And now I am faced with a conundrum: I want to leave, but that means I'll have to interact with the employees ('cause the snakeskin heels are gorgeous and I want to put them on hold) but I've just been accused of being a spy, and even though I know I'm not, I have no idea what the employees are thinking right now. My anxiety is kicking in. Why the hell would I care what these people thought of me? Why can't I just brush this whole thing off? It's sheer clinical craziness. Why should I, the sane one, have to defend against the clearly crazy one? Why am I trying to rationalize my getting up and walking away? Why do I want so badly to yell at this woman STOP IT; JUST STOP IT. I can't explain it. Something about this woman's presence in that little corner of Macy's was sucking all the rationality out of it. Up was down. Wrong was right. Bored Friday night shoppers were corporate spies. And the thing about protesting against accusations of insanity (or spying activities) is that the more you protest, the crazier (or more spy-ish) you sound.

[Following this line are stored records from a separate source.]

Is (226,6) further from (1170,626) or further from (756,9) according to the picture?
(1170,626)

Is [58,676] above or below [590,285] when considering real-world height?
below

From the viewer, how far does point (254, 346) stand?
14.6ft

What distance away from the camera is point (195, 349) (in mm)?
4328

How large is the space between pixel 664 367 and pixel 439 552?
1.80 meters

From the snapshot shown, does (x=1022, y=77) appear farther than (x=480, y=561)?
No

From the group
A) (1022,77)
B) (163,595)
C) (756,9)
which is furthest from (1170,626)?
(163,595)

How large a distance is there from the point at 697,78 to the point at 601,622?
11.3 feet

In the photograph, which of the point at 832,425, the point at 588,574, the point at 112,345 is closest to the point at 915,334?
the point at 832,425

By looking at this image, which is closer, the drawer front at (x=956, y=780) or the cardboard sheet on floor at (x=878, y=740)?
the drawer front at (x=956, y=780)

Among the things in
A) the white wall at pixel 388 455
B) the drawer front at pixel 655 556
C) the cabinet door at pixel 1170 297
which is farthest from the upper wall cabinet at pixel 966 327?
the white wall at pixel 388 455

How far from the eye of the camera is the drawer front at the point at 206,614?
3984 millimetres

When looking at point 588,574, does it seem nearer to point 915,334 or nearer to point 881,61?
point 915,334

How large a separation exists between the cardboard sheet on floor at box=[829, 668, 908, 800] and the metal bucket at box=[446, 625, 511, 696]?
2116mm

I go to the counter where the male employee is busy shuffling papers (anything to avoid looking five feet to the right where this woman is standing). He asks if he can help me and I inhale and hold my breath for a second and plop the shoes on the counter. I meet his eyes and we have this milli-second exchange that went something like: You just see that shit? What the fuck, right? You know I'm not a spy, right? And you know I wasn't following that lady around, right? Dude. I am soooo sorry you have to deal with this kind of shit on a Friday night. I mean, it's hard enough having to look at people's bunions and dry, cracked heels, and unkempt toenails all day long. Now you have to deal with people like this. And it's an hour before closing and the clearance section looks like a bomb went off in it. I know you're just counting down the hours till this is all just a distant memory and you can go home and tell your girlfriend what a fucked up day you had at work. I know you're smarter than this. I know you're being underutilized and underpaid and that you don't deserve this. I bet you're studying to be a doctor or something, and you just took this job to help pay for your graduate studies. I know this woman is probably only one of hundreds of nutcases that comes in here on a regular basis and accuses you of price-fixing, or of hiding the good stuff, or selling things that Macy's clearly does not carry, or of being personally responsible for Macy's return policy, or their store hours or locations, or one of a million other things that you have absolutely no control over... and it just sucks the life out of you day after day having to explain to a generally very uninformed and very impatient populace the way retail sales work in this country. I am so sorry. Really, I am.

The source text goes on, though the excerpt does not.